Ainda no Washington Post, Matthew Seeger, especialista em comunicação de risco da Wayne State University, diz que as autoridades de saúde pública caíram em uma espécie de armadilha ao enfatizar a grande eficácia das vacinas, o que é necessário, sem ao mesmo tempo deixar claro que elas não são perfeitas. Essa é, aliás, uma preocupação que temos apontado por aqui há um bom tempo. Como as falhas possíveis (e esperadas) das vacinas nunca foram bem disseminadas, elas tendem a despertar insegurança quando aparecem.

Agora mesmo, a historia de um documento vazado pela imprensa em vez de divulgado apropriadamente pelo governo americano pode acabar virando munição para o movimento antivacina, como “prova” de que os imunizantes não funcionam.
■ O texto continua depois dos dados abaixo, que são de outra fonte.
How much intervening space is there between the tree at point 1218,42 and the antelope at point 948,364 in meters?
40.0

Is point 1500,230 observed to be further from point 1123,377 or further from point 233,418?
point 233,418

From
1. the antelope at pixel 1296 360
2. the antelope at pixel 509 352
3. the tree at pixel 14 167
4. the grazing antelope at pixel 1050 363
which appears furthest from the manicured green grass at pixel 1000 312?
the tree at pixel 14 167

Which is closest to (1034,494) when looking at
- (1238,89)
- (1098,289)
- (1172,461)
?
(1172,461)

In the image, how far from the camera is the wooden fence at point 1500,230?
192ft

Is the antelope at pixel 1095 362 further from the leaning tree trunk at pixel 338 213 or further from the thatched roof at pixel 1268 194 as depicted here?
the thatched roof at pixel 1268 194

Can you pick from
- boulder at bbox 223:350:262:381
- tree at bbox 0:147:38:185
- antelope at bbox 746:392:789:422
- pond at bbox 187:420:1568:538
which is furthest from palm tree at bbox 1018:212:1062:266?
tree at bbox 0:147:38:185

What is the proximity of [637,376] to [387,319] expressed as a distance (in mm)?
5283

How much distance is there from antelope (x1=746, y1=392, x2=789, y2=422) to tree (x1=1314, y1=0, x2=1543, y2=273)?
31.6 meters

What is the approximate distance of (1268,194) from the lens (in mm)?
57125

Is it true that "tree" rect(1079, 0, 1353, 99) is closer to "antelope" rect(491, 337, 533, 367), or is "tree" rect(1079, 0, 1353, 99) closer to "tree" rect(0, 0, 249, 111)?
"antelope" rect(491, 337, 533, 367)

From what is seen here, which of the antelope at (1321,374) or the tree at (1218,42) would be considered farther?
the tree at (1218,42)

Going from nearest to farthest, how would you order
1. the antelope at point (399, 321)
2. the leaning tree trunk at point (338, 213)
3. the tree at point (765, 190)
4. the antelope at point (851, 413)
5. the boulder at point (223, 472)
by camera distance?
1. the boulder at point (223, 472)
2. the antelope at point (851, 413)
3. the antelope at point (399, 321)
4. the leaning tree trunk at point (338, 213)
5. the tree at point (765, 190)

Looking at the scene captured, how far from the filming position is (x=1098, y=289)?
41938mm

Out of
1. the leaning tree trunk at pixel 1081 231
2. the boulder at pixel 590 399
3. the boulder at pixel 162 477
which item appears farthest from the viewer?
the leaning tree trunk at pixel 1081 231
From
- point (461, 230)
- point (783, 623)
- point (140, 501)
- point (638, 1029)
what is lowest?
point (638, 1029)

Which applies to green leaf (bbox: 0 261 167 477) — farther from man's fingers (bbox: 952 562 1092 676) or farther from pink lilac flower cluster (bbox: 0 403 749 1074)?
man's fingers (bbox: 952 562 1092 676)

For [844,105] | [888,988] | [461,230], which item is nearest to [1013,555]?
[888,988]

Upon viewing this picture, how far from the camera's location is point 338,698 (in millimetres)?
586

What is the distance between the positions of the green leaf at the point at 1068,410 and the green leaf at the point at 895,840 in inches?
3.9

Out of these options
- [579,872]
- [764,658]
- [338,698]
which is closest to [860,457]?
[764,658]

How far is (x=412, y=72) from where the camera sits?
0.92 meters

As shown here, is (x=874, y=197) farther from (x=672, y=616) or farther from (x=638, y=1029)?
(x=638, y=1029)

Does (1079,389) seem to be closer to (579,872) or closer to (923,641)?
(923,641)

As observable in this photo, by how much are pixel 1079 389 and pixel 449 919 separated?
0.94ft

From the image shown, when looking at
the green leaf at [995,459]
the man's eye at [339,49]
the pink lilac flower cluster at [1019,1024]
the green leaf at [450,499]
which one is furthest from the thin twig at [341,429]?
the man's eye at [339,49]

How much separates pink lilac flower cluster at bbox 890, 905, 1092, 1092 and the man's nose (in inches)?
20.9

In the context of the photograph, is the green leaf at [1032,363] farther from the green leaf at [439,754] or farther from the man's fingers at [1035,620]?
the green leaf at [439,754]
Isso quando, na verdade, os dados apontam justo para a necessidade de ampliar a vacinação. 

A comunicação do CDC – que acaba chegando ao mundo todo – não tem mesmo sido das melhores. A mais recente mudança na recomendação sobre o uso de máscaras, por exemplo, não veio acompanhada das evidências científicas que a apoiavam. Em outros momentos, decisões bem embasadas ofereceram orientações pouco claras – como quando o órgão flexibilizou o uso de máscaras pela primeira vez, em abril, e havia tantas condicionalidades que a tarefa de explicar quando alguém poderia ficar “livre” da proteção não era das mais fáceis.

Em tempo: para tentar destravar a campanha vacinal no país, que estagnou e anda muito mal em alguns estados, Joe Biden anunciou ontem uma série de medidas. Funcionários federais vão ser obrigados a tomar vacinas, do contrário precisarão usar máscaras e fazer testes duas ou mais vezes por semana. Biden também liberou verba para os estados pagarem US$ 100 a cada pessoa que se vacinar. Também vai haver reembolso a empresas que deem folga remunerada para empregados tomarem vacina ou levarem seus familiares. Ainda há dúvidas, porém, se juridicamente o governo tem autoridade para levar a cabo todas medidas.

Porta de entrada

Uma matéria do New York Times explica que a solução para cortar a transmissão da Delta, e não apenas os casos, graves, pode estar no nariz. É que as vacinas disponíveis hoje são injetadas no músculo e os anticorpos produzidos ficam principalmente no sangue, mas a principal porta de entrada do coronavírus no corpo são as cavidades nasais. E o fato de os principais sintomas da Delta serem parecidos com os de um resfriado comum sugere que ela se multiplica rapidamente no nariz. 

Quando o vírus desce para os pulmões, o organismo vacinado tem força para liquidá-lo, mas não necessariamente há anticorpos suficientes para isso no nariz. Isso ajudaria a explicar a alta carga viral com Delta nos vacinados. Para resolver esse problema, especialistas têm apontado (desde antes da chegada da Delta, na verdade) a necessidade de desenvolver vacinas em spray nasal, que acabariam com o a infecção logo na chegada.